It's killing me because she is what I've known for so long. Every time I had a problem, I went to her. Every time I had a bad day at work, I came home and vented to her. I was used to her. She made me happy on my worst days. I was in love with her eyes, her smile, her personality, the way she cooked, cleaned, was there for me, loved me. I also loved how I knew her like the back of my hand. Well, I thought I did.

I let these thoughts run through my head for about 30 more minutes before I decided to watch tv and hopefully fall asleep.

It was going on 10:00 p.m. when I heard the door open and jumped up to see who walked in my house.

Right when I was about to get hostile, I seen Mailan walk come in. As mad as I was, I still couldn't get hostile with her.

"Can we talk?" She asked.

I scoffed while shaking my head as I walked away into our bedroom. I started packing more of my things while she followed me into the room.

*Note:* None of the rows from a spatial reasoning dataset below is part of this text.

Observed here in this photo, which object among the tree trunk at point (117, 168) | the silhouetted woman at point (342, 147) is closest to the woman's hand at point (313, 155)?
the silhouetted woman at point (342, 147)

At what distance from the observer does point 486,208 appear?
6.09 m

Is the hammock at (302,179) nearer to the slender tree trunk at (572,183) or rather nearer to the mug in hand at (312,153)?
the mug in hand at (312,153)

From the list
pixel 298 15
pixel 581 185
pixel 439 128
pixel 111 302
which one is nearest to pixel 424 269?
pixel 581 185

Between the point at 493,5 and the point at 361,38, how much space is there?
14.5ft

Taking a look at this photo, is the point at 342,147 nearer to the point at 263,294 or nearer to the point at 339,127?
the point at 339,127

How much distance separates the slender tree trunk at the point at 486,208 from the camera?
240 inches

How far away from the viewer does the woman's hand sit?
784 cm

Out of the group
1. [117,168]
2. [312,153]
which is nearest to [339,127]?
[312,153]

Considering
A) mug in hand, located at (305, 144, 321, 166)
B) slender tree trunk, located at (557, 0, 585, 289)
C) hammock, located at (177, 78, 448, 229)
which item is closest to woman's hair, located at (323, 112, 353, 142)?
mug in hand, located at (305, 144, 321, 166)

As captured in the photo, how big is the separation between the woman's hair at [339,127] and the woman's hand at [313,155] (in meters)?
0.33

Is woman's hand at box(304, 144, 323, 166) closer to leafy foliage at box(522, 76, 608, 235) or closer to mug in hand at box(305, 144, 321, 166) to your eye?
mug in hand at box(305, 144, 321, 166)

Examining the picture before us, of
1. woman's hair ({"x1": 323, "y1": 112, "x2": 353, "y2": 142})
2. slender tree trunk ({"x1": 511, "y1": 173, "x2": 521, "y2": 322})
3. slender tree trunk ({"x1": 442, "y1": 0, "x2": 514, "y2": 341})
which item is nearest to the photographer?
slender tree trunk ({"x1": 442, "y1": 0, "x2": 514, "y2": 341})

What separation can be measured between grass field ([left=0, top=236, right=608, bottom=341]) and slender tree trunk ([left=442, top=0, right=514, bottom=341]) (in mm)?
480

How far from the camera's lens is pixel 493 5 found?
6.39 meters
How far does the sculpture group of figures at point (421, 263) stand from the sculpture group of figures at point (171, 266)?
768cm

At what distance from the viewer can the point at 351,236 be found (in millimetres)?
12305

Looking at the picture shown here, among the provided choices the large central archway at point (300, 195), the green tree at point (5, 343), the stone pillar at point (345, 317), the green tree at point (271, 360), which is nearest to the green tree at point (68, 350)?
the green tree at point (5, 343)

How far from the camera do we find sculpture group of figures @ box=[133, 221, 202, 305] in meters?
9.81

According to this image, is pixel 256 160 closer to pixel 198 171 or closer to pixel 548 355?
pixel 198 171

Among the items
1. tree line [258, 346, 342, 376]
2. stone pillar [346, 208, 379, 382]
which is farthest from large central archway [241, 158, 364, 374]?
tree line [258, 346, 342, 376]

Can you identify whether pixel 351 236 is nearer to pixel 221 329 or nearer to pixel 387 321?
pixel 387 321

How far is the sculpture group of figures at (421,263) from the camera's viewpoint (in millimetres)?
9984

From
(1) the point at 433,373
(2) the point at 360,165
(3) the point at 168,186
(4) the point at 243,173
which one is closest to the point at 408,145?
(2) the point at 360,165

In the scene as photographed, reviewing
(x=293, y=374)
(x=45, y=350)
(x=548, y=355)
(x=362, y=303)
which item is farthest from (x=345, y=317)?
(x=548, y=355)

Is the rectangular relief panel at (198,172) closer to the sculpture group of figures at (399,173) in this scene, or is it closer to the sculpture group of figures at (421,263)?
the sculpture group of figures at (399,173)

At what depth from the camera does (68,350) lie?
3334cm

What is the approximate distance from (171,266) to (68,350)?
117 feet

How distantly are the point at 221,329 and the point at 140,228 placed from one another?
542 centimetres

"Please. You wanted answers, I'll give it to you. Just give me a chance to speak." She pleaded. I could tell she was serious.

"Finally. What I've been waiting for." I said to myself.

I let out a big sigh and sat down on the bed facing her.

"You got ten minutes. I'm listening." I said while looking at her.

"Thank you. First off, I wanted to apologize for the way I've been-"

I cut her off before she could go any further.
"I don't want no fake ass apology from you. Stop wasting my time and tell me what you came all the way back here for." I said as I felt the anger taking over.

"Uh ok.. You wanted truth, well now you're about to get it. I'm not an actual.....girl."

I can't believe what I'm hearing right now.

"What the fuck you mean you're not an actual girl, Mai?" I said as I slowly got up from where I was sitting and started backing away from her.

"I'm a transgender. I was once a male and I changed myself into a female..." She said as she looked down and ashamed. As she should.

"Mailan are you fucking kidding me" I yelled. This whole time I'm thinking I'm with a female. I never felt this kind of emotion before.

"Wait. I know there's a lot of stuff I haven't told you but, let me finish.." She said as she trailed off.

I honestly didn't even want to hear anymore of this. But it's what I've been asking for, for so long. As I sat in the bed, I waited for her to finish.

"Go ahead dude." I said while rubbing my hand down my face.

"Ok. I'm a trans. My family has encouraged me to be honest with you from the beginning. But I just couldn't bring myself to do so. Which is why you didn't really get to spend time with my family like you did for the family reunion. I didn't want anyone to slip up and tell you like my cousin did. I didn't want it messing up what we had. I guess that doesn't matter now. Umm... when you seen my cousin text me, it was him addressing me as the 'old' me. He never texted the wrong number. And lastly, when we went to our counselor, and got in that fight, and you went to Derrick's house to spend the night, I went to a restaurant by myself. The waiter started flirting with me, I flirted back. He gave me his number at the end of my meal & when I got home I texted him. After awhile of texting, I invited him over. We had sex on our living room couch. Which is why it was messed up when you came back home the next morning. When we talked after you got out the shower, and we had that talk before going to the theme park, it was the guilt talking. I felt bad for what had taken place the night before. That's it."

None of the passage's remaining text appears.